Zilsel’e göre deneysel yöntemin doğa felsefecilerinin metafizik yöntemlerinden doğmuş olması olanaksızdı. Bu işin öncüllerini başka mecralarda, kendilerini bilim insanı olarak adlandırmayan kesimlerde aramak gerekirdi. Aslına bakılırsa Galileo, Bacon gibi bilim tarihinin önemli isimleri esin kaynaklarının dokumacılar, dökümcüler, tamirciler gibi el işçileri olduğunu zaten söylemişti.  Kendi adıyla anılan kuramda Zilsel, bilinci şekillendirenin ve ona teknolojiyi verenin toplum olduğunu belirliyordu. Başlangıçta yadırganan bu görüşün bir bakıma bilim tarihine Marksist açıdan bakış olduğu söylenebilir.

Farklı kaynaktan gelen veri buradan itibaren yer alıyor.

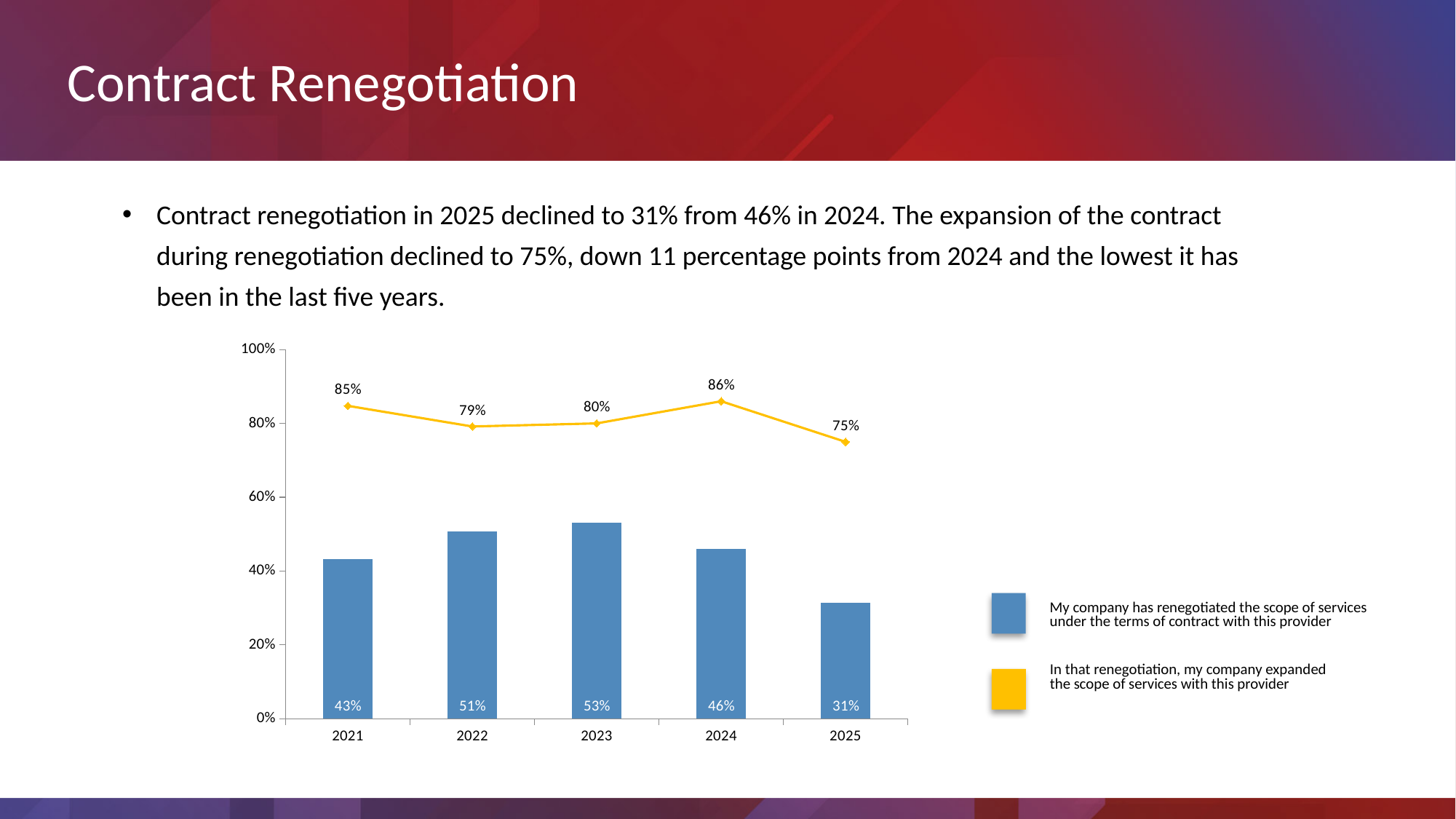
How many years are shown on the x axis? 5 What is the value of the bar for 2025? 31% What is the difference between the line values for 2024 and 2025? 11% Which is larger, the bar value for 2021 or the bar value for 2022? 2022 What is the value of the bar for 2023? 53% What is the difference between the bar values for 2024 and 2025? 15% How many series does the legend list? 2 Which year has the lowest value on the line series for expanded scope of services? 2025 What colour is the line series for expanded scope of services? Yellow What is the value of the line series (expanded the scope of services) for 2024? 86% Does the bar series rise or fall from 2023 to 2025? fall Which year has the highest bar value for renegotiated scope of services? 2023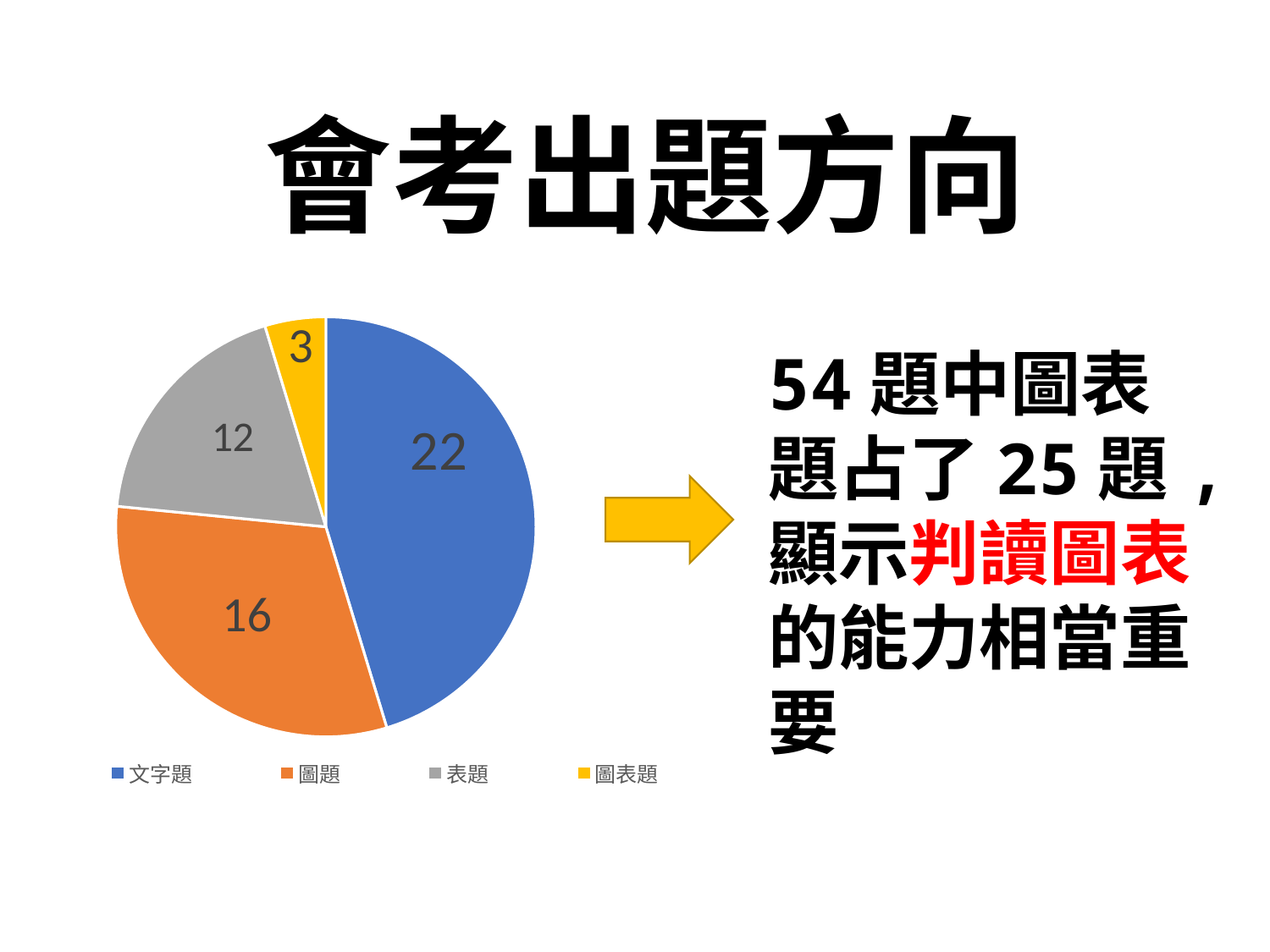
What colour is the slice for 圖表題 in the pie chart? Yellow What is the value for 圖題 in the pie chart? 16 What kind of chart is shown on the slide? Pie chart Which category has the largest slice in the pie chart? 文字題 Which is larger, the value for 圖題 or the value for 表題? 圖題 How many categories does the pie chart show? 4 What is the difference between the values for 文字題 and 圖題? 6 What is the value for 表題 in the pie chart? 12 What is the difference between the values for 表題 and 圖表題? 9 What is the value for 圖表題 in the pie chart? 3 What is the value for 文字題 in the pie chart? 22 Which category has the smallest slice in the pie chart? 圖表題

Edgar Zilsel, bilim tarihinde zanaatkarları yüceltirken, teorik çalışma yapan akademisyenleri de küçümsemiyordu. Ona göre modern bilim 17. yüzyılın başlarında zanaatkarlarla elit entelektüellerin karşılıklı etkileşmesiyle ortaya çıkmıştı. Her ikisinin de belirli bir gelişmişlik düzeyine gelmeleri birbirlerine gereksinim duymalarıyla sonuçlanmıştı ve bu gelişmişlik düzeyi ancak kapitalizmin ortaya çıkışıyla, yani Batı Avrupa’da görülebilirdi. Zanaatkarlar ampirik gözlem, deneycilik ve nedensellik konusunda ilerlemişken, akademi de ise sistematik matematiksel düşünce gelişmişti. Sonuçta iki kesim arasındaki engeller yıkıldı ve akademi zanaatkarların yöntemlerini kabul etmek zorunda kaldı. Zilsel özetle, bilimsel devrimin aşağıdan yukarıya doğru ilerlemiş bir entelektüel devrim olduğunu söylüyordu. Ona göre, isimleri hiçbir zaman anılmasa da kapitalizmin erken dönem zanaatkarlarının geliştirdiği nicel yöntemler, modern bilim yasalarının öncülleriydi.

Günümüz düşünce sistematiği içinde, “ne var ki bu tezde?” denilebilir; “teori-pratik ikileminin ve/veya birliğinin bilim bağlamında yorumlanması” olarak değerlendirilebilir. Ancak, o güne dek özellikle batılı bilimciler arasında bilimi bir takım zeki, daha doğru bir ifadeyle dâhilerin yaptıkları buluşların toplamı olarak görme eğilimi yüksekti. Süreç tam olarak bu sözcüklerle ifade edilmese bile, bilim tarihi yazılarının arkasında bu anlayışı görmek olasıydı. Bilimsel gelişme sürecinin salt kendi iç dinamikleriyle hareket ettiği ve toplumsal yapıdan bağımsız olduğu düşünülüyordu1. Aslında kökleri Sokrates’e kadar giden ve günümüzde akademi-fildişi kule yakıştırmasının da nedeni olan bir anlayıştı bu.

Edgar Zilsel’in tezi ve daha önce bahsettiğim Boris Hessen’in bildirisi,(1) bilimin toplumsal temellerini ortaya koyan ilk çalışmalardı. Her ikisine de çok şey borçluyuz.